Kleinman C S, Nehgme R A
Clinical Pediatrics in Obstetrics & Gynecology, Columbia University College of Physicians and Surgeons, New York, NY, USA.
Pediatr Cardiol. 2004 May-Jun;25(3):234-51. doi: 10.1007/s00246-003-0589-x.

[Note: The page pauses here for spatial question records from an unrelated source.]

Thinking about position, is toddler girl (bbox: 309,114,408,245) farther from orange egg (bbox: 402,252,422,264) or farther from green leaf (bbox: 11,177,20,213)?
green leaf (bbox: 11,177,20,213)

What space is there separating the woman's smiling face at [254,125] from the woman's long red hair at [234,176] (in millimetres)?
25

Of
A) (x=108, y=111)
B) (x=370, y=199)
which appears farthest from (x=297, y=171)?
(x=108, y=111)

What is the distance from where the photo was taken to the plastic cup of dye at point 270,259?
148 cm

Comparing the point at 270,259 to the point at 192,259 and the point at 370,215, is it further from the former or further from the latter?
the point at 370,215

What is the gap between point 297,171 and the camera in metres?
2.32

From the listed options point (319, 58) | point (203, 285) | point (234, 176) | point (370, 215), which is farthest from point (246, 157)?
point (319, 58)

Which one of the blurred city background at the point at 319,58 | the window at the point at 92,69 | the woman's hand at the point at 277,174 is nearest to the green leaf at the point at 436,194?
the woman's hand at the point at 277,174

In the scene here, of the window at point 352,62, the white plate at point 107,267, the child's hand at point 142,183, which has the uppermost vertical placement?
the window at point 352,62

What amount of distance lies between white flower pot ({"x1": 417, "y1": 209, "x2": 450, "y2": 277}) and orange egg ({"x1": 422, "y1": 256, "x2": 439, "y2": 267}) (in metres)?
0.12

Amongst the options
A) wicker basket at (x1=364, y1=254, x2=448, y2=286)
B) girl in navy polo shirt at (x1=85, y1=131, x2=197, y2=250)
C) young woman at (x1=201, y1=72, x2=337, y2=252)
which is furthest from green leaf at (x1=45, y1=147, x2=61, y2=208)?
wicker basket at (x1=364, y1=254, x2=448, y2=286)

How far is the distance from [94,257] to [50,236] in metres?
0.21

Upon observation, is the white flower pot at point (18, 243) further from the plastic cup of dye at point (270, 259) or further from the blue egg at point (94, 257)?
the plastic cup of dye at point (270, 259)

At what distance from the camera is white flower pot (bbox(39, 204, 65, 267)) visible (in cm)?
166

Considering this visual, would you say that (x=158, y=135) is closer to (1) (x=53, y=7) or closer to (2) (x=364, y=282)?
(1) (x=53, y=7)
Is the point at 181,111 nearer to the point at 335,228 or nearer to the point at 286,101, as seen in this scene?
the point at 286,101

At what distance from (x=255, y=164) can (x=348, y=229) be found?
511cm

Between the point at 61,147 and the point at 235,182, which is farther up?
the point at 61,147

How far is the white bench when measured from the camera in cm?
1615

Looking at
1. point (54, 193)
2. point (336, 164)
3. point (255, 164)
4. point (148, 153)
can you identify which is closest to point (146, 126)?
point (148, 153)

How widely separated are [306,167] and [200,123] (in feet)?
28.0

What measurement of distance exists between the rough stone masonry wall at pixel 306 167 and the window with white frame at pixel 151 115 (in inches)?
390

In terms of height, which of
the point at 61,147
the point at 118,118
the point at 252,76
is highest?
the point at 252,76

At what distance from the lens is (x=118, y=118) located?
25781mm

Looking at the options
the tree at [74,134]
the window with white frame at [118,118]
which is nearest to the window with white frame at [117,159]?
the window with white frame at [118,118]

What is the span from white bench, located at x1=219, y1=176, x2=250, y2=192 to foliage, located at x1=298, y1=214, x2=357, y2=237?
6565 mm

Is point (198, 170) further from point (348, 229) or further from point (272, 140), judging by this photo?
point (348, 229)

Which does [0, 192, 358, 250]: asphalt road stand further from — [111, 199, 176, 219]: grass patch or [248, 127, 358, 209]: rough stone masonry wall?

Fetal cardiac arrhythmias have been recognized with increasing frequency during the past several years. Most fetal arrythmias are intermittent extrasystoles, often presenting as irregular pauses of rhythm. These are significant only when they occur with appropriate timing to initiate sustained tachycardia, mediated by anatomic bypass pathways. The most common important fetal arrhythmias are: 1) supraventricular tachycardias, and 2) severe bradyarrhythmias, associated with complete heart block. Symptomatic fetal tachycardias are usually supraventricular in origin, and may be associated with the developmet of hydrops fetalis. These patients may respond to antiarrhythmic drug therapy, administered via maternal ingestion or via direct fetal injection. Such therapy should be offered with careful fetal and maternal monitoring, and must be based on a logical, sequential analysis of the electrical mechanism underlying the arrhythmia, and an appreciation of the pharmacology and pharmacokinetics of the maternal, placental fetal system. Bradycardia from complete heart block may either be associated with complex congential heart malformations involving the atrioventricular junction of the heart, or may present in fetuses with normal cardiac structure, in mothers with autoimmune conditions associated with high titres of anti-SS-A or anti-SS-B antibody, which cross the placenta to cause immune-related inflammatory damage to the fetal atroventricular node. This paper reviews experience with the analysis of fetal caridac rhythm, a detailed discussion of the pathophysiology of arrhythmias and their effect on the fetal circulatory system, and offers a logical framework for the construction of treatment algorithms for fetuses at risk for circulatory compromise from fetal arrhythmias.
在过去几年中,胎儿心律失常的诊断频率越来越高。大多数胎儿心律失常是间歇性期前收缩,常表现为节律不规则的停顿。只有当它们在适当的时候出现,通过解剖旁路途径引发持续性心动过速时,才具有重要意义。最常见且重要的胎儿心律失常有:1)室上性心动过速,以及2)与完全性心脏传导阻滞相关的严重缓慢性心律失常。有症状的胎儿心动过速通常起源于室上性,可能与胎儿水肿的发生有关。这些患者可能对抗心律失常药物治疗有反应,可通过母体摄入或直接胎儿注射给药。这种治疗应在仔细监测胎儿和母体的情况下进行,并且必须基于对心律失常潜在电生理机制的合理、逐步分析,以及对母体、胎盘 - 胎儿系统的药理学和药代动力学的了解。完全性心脏传导阻滞导致的心动过缓可能与涉及心脏房室交界处的复杂先天性心脏畸形有关,或者可能出现在心脏结构正常的胎儿中,其母亲患有与高滴度抗SS - A或抗SS - B抗体相关的自身免疫性疾病,这些抗体会穿过胎盘,对胎儿房室结造成免疫相关的炎性损伤。本文回顾了胎儿心律分析的经验,详细讨论了心律失常的病理生理学及其对胎儿循环系统的影响,并为构建针对因胎儿心律失常而有循环功能受损风险的胎儿的治疗算法提供了一个合理的框架。